- [Extrait fourni]
S’il ne conteste rien et s’il ne se met pas en colère, s’il ne s’oppose pas au
mal, rien n’a plus de sens : les commandements, les normes morales… tout
se vaut, tout est permis. Ce serait un Dieu « malhonnête envers la
vérité, qui a peur de condamner celui qui condamne et de haïr celui qui n’aime
pas ». Un Dieu qui « accepte, après coup, ce qu’il ne permet
pas que l’on fasse ».
: Ce Dieu ne serait pas bon, il serait juste
indifférent.
Alors,
la colère, légitime ?
Oui,
si elle se coule, se conforme sur celle de Dieu : seul l’amour peut la motiver, la justifier :
l’amour de Dieu et l’amour des autres, qui nous fait pas seulement crier, mais
aussi nous engager pour défendre celui qui ne peut pas se défendre.
Bien
sûr, il faut aussi se respecter soi-même. Souvent, nos colères portent sur un de nos besoins fondamentaux non satisfait, quand on
ne se sent pas reconnu par exemple. Ou quand une des valeurs à laquelle nous
tenons beaucoup, très importante, nous semble bafouée. La colère peut également
toucher à nos limites, à ce que nous n’arrivons plus à supporter (ex :
‘j’explose de colère parce que je n’en peux plus et qu’on m’en demande toujours
plus’). Enfin le message de la colère peut être objectivement une vraie prise
de conscience adressée à l’autre : (ex : ‘ne vois-tu pas que ce que tu es
en train de faire est une injustice… ?’). Dans ce cas, plutôt que de se
mettre un couvercle sur la cocotte-minute, il vaut mieux que la colère s’exprime,
tout en restant mesurée et constructive.

- [Détails du problème] Poursuivez, s'il vous plaît, le texte ci-dessus sur la colère à partir de sa dernière phrase.

- [Informations extraites]
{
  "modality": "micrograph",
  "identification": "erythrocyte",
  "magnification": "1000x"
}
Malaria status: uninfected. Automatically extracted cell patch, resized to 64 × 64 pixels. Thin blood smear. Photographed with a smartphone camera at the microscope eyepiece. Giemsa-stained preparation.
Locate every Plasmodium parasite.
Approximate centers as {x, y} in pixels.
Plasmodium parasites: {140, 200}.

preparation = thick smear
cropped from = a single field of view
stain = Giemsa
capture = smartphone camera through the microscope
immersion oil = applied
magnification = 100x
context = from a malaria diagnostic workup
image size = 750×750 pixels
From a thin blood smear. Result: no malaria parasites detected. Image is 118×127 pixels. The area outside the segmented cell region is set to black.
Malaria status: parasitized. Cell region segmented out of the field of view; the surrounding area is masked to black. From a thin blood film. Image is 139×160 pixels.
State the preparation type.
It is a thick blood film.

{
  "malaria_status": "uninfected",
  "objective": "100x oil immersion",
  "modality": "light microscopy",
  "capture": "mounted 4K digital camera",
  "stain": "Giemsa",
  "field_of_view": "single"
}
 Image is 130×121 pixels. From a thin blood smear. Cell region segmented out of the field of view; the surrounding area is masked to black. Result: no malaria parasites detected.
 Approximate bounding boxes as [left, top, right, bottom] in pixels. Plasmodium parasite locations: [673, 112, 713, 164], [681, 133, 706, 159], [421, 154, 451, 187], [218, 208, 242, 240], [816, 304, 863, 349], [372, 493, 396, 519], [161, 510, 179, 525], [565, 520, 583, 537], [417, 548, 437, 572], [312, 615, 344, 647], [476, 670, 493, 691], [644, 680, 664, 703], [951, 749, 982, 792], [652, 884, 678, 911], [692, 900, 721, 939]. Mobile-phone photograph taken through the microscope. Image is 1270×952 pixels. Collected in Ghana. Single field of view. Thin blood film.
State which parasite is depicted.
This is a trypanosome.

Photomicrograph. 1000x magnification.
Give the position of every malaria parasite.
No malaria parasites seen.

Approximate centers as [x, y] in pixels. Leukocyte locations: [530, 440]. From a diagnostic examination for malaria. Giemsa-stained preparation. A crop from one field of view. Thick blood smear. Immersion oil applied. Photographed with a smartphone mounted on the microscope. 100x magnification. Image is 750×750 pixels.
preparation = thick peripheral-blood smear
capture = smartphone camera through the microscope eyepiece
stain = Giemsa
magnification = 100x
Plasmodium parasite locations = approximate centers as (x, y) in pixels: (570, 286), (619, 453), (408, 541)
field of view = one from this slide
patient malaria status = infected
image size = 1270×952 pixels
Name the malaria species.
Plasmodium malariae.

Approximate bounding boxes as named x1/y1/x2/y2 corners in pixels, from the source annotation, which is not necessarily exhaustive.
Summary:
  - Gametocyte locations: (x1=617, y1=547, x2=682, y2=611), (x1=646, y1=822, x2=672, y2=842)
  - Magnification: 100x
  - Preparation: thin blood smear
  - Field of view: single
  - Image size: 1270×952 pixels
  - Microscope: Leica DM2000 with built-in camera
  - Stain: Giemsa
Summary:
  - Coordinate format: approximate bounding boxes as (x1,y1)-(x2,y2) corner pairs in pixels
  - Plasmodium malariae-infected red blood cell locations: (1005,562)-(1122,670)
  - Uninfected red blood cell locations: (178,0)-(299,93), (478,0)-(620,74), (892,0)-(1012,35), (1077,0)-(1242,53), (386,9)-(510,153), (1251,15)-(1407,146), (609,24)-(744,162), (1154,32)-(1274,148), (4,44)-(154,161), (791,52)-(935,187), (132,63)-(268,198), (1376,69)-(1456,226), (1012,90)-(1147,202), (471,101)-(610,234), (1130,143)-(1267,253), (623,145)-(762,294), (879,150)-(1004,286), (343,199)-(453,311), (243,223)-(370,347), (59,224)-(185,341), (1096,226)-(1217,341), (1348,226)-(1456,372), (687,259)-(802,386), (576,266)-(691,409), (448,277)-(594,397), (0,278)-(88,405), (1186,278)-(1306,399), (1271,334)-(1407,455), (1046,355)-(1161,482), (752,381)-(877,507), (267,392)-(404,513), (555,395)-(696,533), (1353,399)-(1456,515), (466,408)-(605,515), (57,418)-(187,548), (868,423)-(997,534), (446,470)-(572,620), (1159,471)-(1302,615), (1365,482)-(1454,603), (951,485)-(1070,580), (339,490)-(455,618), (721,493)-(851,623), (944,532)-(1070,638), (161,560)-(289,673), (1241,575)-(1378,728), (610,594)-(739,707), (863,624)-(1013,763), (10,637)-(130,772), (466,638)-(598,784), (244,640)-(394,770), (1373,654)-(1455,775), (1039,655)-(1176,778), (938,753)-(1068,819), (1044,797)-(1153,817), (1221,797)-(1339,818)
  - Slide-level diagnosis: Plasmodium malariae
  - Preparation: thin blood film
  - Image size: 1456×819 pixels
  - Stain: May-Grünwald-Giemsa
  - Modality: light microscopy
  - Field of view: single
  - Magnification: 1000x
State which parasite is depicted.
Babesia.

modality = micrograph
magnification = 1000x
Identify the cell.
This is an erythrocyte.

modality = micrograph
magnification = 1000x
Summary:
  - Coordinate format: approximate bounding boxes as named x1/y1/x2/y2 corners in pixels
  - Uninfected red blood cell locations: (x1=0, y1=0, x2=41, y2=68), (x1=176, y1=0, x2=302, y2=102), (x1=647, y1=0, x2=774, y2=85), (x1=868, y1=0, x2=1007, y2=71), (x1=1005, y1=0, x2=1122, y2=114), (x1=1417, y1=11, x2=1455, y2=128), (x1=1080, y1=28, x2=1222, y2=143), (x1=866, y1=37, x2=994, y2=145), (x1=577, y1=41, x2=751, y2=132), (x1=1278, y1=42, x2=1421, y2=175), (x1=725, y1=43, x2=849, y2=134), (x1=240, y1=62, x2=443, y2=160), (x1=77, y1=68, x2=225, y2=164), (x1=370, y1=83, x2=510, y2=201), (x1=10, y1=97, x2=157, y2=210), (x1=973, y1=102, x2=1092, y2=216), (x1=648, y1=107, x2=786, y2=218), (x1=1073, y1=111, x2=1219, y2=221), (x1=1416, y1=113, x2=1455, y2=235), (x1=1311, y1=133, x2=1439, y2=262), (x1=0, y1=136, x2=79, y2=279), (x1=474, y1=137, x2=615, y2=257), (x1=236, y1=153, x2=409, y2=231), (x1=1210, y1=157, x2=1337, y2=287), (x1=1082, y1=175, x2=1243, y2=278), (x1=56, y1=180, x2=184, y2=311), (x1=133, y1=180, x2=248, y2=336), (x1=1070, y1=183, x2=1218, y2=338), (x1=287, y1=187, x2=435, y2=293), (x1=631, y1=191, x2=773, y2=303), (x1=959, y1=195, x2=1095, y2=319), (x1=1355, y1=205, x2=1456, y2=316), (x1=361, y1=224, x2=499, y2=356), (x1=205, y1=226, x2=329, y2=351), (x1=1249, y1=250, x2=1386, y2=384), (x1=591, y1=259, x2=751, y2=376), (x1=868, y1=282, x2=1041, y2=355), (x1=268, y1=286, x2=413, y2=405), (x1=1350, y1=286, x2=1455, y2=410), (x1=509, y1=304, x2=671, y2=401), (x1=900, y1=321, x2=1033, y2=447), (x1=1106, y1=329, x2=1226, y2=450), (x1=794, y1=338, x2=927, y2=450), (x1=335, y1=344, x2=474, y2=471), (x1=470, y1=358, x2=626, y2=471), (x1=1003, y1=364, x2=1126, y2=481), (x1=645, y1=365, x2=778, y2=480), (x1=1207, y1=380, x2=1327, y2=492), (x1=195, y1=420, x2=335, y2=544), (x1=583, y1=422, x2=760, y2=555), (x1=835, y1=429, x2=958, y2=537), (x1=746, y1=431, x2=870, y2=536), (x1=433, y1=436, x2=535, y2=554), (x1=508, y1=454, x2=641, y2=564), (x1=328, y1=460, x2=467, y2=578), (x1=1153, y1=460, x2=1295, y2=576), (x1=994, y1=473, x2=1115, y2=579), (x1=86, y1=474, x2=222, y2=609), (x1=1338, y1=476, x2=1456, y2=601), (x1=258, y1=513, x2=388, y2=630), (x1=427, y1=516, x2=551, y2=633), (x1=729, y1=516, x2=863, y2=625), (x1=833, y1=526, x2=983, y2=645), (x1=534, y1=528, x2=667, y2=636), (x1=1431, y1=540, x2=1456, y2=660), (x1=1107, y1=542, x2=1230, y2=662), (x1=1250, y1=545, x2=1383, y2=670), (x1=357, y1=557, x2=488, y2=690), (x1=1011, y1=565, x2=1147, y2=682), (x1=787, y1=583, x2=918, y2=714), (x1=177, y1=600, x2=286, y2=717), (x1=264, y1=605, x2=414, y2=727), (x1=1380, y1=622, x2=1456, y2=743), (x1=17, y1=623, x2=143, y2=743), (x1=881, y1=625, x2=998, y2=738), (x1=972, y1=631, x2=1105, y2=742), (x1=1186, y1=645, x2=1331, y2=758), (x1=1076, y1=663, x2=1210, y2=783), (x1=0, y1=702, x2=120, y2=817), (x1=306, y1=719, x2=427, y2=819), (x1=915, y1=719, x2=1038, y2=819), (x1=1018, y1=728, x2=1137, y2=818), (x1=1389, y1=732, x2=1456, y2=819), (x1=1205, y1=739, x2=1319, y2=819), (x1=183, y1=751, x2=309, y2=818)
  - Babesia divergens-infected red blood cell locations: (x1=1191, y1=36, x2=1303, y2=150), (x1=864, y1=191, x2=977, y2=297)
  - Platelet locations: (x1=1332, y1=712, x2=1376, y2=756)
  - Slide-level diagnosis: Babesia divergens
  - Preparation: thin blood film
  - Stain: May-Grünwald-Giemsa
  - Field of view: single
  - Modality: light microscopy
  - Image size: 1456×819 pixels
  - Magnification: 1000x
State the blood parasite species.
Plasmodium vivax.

- [La réponse]
L’émotion–colère, en soi, peut être positive : elle libère
une énergie incroyable pour faire changer les choses ! Elle permet de soulever
des fardeaux dix fois plus lourds que d’ordinaire ; elle bouscule les
habitudes, les complicités établies. Et en se calmant (la ‘descente en
pression’), elle invite à trouver de nouveaux chemins pour tenir compte de ce
qu’elle a exprimé.
Aujourd’hui,
sur notre chemin de carême, Jésus nous demande une chose essentielle : c’est
de purifier le Temple de notre corps, de notre psychisme, et au-delà, de nos
communautés humaines ou chrétiennes, de ces marchandages avec Dieu, marchandages
avec la vérité, la justice… compromis qui ne nous font pas grandir, mais
nous rabaissent en nous faisant oublier notre dignité de fils et de filles. « Vous
n’avez pas reçu un esprit qui fait de vous des esclaves, des gens qui ont peur,
mais des fils ! » s’écrie Paul (Rm 8,15).
Cela réclame de nous, quelquefois, oui, de « saintes colères ». Contre tout ce qui en soi ou autour de soi, résiste à l’Esprit de Dieu. Mais qu’elles soient ajustées, c’est-à-dire vécues dans l’amour.
Amen.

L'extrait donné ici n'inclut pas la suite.